No matter how you look at it, it’s been a long time since the Buffalo Niagara economy has been this strong.

The labor market is better than it’s been since the Great Recession and beyond. Home sales are bustling.

But it’s not all good news. Our job market still is not growing as fast as the rest of the country. Our home prices are rising slowly. Wage growth is sluggish.

Here’s a closer look:

• We haven’t seen job growth like this for the past 25 years, but the rest of the country has seen it quite often. We’re thrilled that our job growth through November of last year averaged around 1.7 percent – more than double 2014’s gains – and rightly so.

The country has been growing a little bit faster, around 1.9 percent, over the past year, and so has the rest of the state, thanks to New York City’s above-average hiring. In fact, over the past five years, the nation has averaged 1.9 percent annual job growth. Even with our hiring spurt last year, we haven’t had a single year with that much job growth since 1989.

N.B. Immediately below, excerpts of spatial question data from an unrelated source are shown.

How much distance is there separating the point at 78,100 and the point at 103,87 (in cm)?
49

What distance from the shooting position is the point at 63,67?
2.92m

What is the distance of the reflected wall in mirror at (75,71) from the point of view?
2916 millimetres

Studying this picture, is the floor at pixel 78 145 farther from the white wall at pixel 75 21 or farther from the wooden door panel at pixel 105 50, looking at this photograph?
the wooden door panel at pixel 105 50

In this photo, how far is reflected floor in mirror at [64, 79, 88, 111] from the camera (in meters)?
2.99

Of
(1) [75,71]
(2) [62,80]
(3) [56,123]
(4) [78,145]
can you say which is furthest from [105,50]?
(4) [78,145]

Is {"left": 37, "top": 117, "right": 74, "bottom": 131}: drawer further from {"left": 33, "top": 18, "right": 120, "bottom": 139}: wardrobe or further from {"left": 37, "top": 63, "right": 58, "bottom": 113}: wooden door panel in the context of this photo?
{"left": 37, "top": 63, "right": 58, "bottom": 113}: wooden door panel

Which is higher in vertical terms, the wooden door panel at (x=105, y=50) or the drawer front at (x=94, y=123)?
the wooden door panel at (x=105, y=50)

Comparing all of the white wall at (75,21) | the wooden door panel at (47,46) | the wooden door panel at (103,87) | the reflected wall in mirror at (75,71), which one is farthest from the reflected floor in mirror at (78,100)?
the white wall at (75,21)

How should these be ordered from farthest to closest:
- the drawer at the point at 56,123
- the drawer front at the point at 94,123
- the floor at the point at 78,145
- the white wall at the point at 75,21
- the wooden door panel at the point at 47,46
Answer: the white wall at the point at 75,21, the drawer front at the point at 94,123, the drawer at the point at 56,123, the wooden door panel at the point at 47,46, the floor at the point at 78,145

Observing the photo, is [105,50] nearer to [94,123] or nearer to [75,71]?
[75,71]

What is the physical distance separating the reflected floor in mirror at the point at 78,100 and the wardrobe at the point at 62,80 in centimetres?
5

• Unemployment has dropped below 5 percent for the first time since late 2007. With a 4.9 percent jobless rate in November, unemployment is back in the same 4 percent to 5 percent range it was in during the years leading up to the Great Recession.

“It’s good news that there’s a drop in unemployment,” said Frederick Floss, a SUNY Buffalo State economist. “It’s better news that there’s strong growth in jobs.”

But unemployment elsewhere is a little bit lower – 4.8 percent across the country and 4.7 percent throughout the state.

“There’s still some structural unemployment, because you have some declining industries,” said John Slenker, the regional economist for the state Labor Department.

There also are pockets within the local labor market where workers are in short supply, especially within the science, technology, engineering and math fields, sometimes called STEM. Local contractors have been bringing in skilled tradesmen from union halls outside the region to meet some of their labor needs.

“When you have to bring in workers from out of town, your economy is humming along pretty well,” Slenker said. “But the labor force that’s on the sidelines needs to upgrade their skills so they have what employers want.”

• The housing market is slowly but steadily improving, too. Home sales were up 10 percent through the first 11 months of 2015, and with a strong December it could wind up being the strongest year for home sales in at least 20 years, according to data from the Buffalo Niagara Association of Realtors.

With homes selling briskly, fewer houses are on the market, which is increasing competition for the available inventory. With just over 4,700 homes up for sale in November, the number of homes listed for sale has been steadily declining for four years and now is at a 10-year low. That’s tipping the market in favor of sellers, with just a 5.3-month supply of homes up for sale – the lowest in at least five years and less than the 6-month market that is considered the balancing point between a buyer’s and a seller’s market.

But the solid sales aren’t pushing up prices. The median sale price of homes that sold during the past 12 months is up just 1.7 percent to $124,000. That’s well below the 6.3 percent jump in the nationwide median sale price, which topped $220,000 in November.